Entries shown:
◆ ◆ ◆
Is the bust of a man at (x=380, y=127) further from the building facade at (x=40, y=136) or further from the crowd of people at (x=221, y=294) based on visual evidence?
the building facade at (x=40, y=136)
◆ ◆ ◆
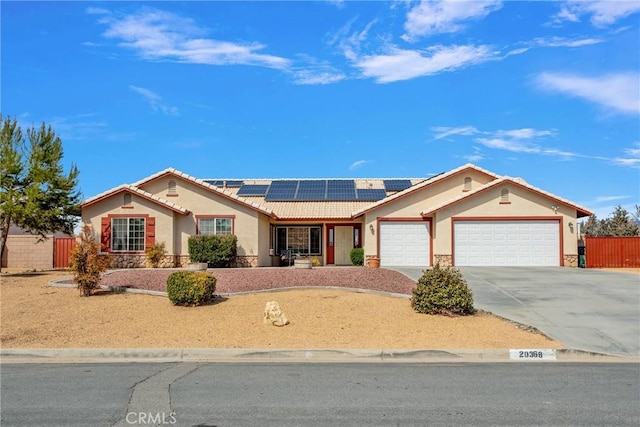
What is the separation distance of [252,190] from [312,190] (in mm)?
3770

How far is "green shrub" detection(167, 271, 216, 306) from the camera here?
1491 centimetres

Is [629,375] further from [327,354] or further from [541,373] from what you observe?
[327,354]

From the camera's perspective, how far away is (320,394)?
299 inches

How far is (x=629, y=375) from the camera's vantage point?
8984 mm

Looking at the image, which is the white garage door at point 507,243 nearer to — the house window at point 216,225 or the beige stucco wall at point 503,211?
◆ ◆ ◆
Prompt: Copy out the listing between the line containing "What is the" and the line containing "Looking at the", inclusive, keeping every line as it appears.

Solution for this problem:
What is the separation distance of [252,190] from [312,190] (in mm)?
3770

How far is "green shrub" detection(167, 271, 216, 306) from the camera here?
1491 centimetres

Is [629,375] further from [327,354] or further from [541,373] from what you observe?
[327,354]

From the camera's perspective, how far away is (320,394)?
299 inches

How far is (x=629, y=375) from the camera's vantage point?
8984 mm

Looking at the image, which is the white garage door at point 507,243 nearer to — the house window at point 216,225 or the beige stucco wall at point 503,211?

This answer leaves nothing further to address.